Academic integrity system is ‘awful’

CMAJ wants major reforms for investigating scholarly misconduct

Canada’s leading medical journal is calling for major reforms in how academic misconduct is investigated and how the guilty are sanctioned. An editorial published Monday in the Canadian Medical Association Journal (CMAJ), argued that there are few checks in place to preserve academic integrity, paving the way for major violations of scholarly principles.

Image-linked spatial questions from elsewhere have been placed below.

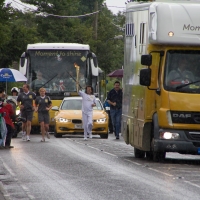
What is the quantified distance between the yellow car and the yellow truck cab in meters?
11.7

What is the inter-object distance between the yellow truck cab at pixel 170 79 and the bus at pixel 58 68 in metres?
16.2

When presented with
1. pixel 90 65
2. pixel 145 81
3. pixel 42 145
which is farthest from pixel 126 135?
pixel 90 65

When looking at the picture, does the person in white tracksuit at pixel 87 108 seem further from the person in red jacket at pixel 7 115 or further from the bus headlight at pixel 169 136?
the bus headlight at pixel 169 136

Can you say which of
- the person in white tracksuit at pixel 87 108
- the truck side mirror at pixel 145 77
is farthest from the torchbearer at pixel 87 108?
the truck side mirror at pixel 145 77

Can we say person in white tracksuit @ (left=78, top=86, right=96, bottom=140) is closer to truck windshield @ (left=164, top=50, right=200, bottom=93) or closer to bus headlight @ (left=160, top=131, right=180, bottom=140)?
truck windshield @ (left=164, top=50, right=200, bottom=93)

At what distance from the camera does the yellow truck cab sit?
16922 millimetres

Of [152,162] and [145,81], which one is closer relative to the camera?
[145,81]

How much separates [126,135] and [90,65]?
573 inches

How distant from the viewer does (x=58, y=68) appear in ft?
114

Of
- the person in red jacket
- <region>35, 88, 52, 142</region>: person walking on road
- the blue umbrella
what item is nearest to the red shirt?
the person in red jacket

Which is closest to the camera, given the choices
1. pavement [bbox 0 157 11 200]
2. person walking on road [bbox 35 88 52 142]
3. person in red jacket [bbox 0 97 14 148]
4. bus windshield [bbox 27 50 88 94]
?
pavement [bbox 0 157 11 200]

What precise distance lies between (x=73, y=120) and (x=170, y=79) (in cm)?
1259

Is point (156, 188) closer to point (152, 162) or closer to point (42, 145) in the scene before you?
point (152, 162)

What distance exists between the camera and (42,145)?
24.9 meters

The Journal’s editors cite high profile cases such as Montréal researcher Roger Poisson who “falsified information to recruit ineligible patients for a trial of treatment for breast cancer.” The editorial also states that their are numerous, lesser known, cases involving “conflicts of interest, misrepresentation of authorship and manipulation of reports.” Universities, who typically investigate their own researchers, are ill-equipped to weed out misconduct because of an “inherent conflict of interest” due to “the imperative to keep grant and sponsorship money flowing.”

In an interview with Postmedia, CMAJ editor Paul Hebert called the system “bloody awful” and accused institutions of burying allegations of misconduct.

Hebert and his colleagues want to see an independent panel, such as the Panel on Research Ethics, empowered to investigate all allegations of misconduct, and given the authority to compel researchers to appear before a panel and to demand institutions “provide access to all necessary information to exonerate or find fault.” To ensure “maximum deterrence,” the editors argue that “any new authority must publish names of all individuals involved in serious misconduct, release the outcomes of all investigations and issue regular reports.”